Eingebettet in die Fest- und Fachveranstaltungen „75 Jahre Landtechnische Forschung und Prüfung in Wieselburg“ von 7. bis 10. Juni fand das landtechnische Kolloquium des Österreichischen Kuratoriums für Landtechnik und Landentwicklung (ÖKL) statt. Das Thema lautete:
Landtechnik 2040 – Wohin geht die Reise?
Gemeinsam mit 120 Personen haben wir mit elf Fachreferenten einen Blick in die fernere Zukunft der Landtechnik gewagt. Begrüßt wurde vom Direktor der Bundeslehr- und Forschungsanstalt Francisco Josephinum, Alois Rosenberger, von Lorenz Mayr, Vizepräsident der LK Niederösterreich, sowie von Stefan Dworzak, Obmann des ÖKL.
Foto: von links nach rechts: Heinrich Prankl (Josephinum Research), Stefan Kiefer (Amazone), Markus Demmel (Bayerische Landesanstalt für Landwirtschaft), Thomas Engel (John Deere), ‚Stefan Dworzak (ÖKL), Munduch-Bader (ÖKL), Franz Sinabell (WIFO), Eberhard Nacke (Claas), Otto Krönigsberger (ÖKL), Franz Haas (Reform), Rupert Gruber (ÖKL), Anne-Katrin Baatz (ÖKL)

▶ **AUSGELESENE ZEILEN**:

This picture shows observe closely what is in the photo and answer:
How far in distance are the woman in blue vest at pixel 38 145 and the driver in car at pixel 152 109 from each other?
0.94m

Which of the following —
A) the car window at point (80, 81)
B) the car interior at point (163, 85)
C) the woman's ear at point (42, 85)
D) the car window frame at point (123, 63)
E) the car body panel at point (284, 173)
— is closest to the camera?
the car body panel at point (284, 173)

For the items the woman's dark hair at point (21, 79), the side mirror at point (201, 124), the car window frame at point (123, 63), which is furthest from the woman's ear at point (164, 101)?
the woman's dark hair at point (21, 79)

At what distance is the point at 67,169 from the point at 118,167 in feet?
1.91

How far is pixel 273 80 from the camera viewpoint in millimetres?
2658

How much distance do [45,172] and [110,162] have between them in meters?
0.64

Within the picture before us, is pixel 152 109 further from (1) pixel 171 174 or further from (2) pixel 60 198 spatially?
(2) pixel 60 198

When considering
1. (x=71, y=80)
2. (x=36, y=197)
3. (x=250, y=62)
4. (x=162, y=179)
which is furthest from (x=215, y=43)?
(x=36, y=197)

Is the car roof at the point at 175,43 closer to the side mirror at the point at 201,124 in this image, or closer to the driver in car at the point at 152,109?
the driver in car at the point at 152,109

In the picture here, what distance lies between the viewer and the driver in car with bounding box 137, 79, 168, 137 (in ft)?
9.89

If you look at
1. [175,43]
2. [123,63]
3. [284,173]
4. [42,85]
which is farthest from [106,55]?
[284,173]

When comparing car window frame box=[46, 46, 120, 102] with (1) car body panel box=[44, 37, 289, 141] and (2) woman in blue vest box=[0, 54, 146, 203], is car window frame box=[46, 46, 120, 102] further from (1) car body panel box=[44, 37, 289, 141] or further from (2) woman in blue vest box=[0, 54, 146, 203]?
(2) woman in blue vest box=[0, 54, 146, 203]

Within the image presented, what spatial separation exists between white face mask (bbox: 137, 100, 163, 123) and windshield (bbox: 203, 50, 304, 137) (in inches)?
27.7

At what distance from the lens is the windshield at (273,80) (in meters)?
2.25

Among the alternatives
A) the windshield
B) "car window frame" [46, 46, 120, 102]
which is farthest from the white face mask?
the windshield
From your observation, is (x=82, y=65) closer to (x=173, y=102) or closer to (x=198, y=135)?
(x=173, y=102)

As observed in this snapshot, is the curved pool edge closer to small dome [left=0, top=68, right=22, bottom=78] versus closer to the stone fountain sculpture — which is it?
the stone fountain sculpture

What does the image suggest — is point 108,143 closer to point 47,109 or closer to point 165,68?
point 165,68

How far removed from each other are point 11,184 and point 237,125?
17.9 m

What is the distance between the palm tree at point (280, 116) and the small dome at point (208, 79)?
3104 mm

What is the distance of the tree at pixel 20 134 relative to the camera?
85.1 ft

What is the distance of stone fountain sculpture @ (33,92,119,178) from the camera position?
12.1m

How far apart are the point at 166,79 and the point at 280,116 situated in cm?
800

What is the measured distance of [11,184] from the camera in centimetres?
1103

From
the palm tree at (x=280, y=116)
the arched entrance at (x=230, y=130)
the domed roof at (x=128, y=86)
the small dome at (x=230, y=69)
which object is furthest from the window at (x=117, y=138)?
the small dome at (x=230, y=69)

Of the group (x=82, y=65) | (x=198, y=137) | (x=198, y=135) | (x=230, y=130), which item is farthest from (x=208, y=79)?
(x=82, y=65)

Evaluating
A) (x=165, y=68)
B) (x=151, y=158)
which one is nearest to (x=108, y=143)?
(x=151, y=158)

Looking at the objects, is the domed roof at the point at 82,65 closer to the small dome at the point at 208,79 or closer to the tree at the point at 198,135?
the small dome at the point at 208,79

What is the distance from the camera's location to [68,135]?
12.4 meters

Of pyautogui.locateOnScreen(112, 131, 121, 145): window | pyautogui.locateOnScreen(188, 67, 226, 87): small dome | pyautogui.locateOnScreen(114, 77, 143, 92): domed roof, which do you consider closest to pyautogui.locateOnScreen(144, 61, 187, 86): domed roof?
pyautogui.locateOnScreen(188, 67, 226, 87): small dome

▶ **AUFGABE 1**:
Fassen Sie den Absatz im Bericht über das ÖKL-Kolloquium, der mit „Gemeinsam mit 120 Personen“ beginnt, als knappe Stichpunktliste zusammen.
▶ **AUFGABE 2**:
Führen Sie den Bericht über das ÖKL-Kolloquium im Anschluss an die Bildunterschrift fort.
Die Zeilen sind eigenständiges Material und gehören nicht zum Bericht über das ÖKL-Kolloquium.

▶ **LÖSUNG 1**:
- Rund 120 Personen und elf Fachreferenten blickten gemeinsam in die fernere Zukunft der Landtechnik.
- Begrüßung durch Alois Rosenberger, Direktor der Bundeslehr- und Forschungsanstalt Francisco Josephinum
- Begrüßung durch Lorenz Mayr, Vizepräsident der LK Niederösterreich
- Begrüßung durch Stefan Dworzak, Obmann des ÖKL

▶ **LÖSUNG 2**:
Bericht Kolloquium 2022
Tagungsband 2022
EINLADUNG u PROGRAMM ÖKL Kolloquium 2022 8 Juni
Eine KURZFASSUNG:
Gebhard Aschenbrenner, langjähriger Landtechnik-Referent und Geschäftsführer des ÖKL warf mit seinem Beitrag „Meilensteine der Landtechnik seit den 60er Jahren. Was ist geblieben?“ erst einmal einen Blick zurück: Die wichtigste Errungenschaft am Traktor selbst war für ihn die Regelhydraulik, die 1956 erstmals zum Einsatz kam und wofür sich Massey Ferguson das Patent sicherte. Als dieses Patent auslief, wurde die Regelhydraulik auch von anderen Herstellern eingesetzt. Ein bedeutender Wendepunkt im Ackerbau, an dem auch Aschenbrenner durch die Umsetzung von Fachveranstaltungen maßgeblich beteiligt war, war die Abkehr der Strohverbrennung am Feld hin zur Einarbeitung der Ernterückstände mit nichtwendenden Bodenbearbeitungsgeräten und Humusaufbau.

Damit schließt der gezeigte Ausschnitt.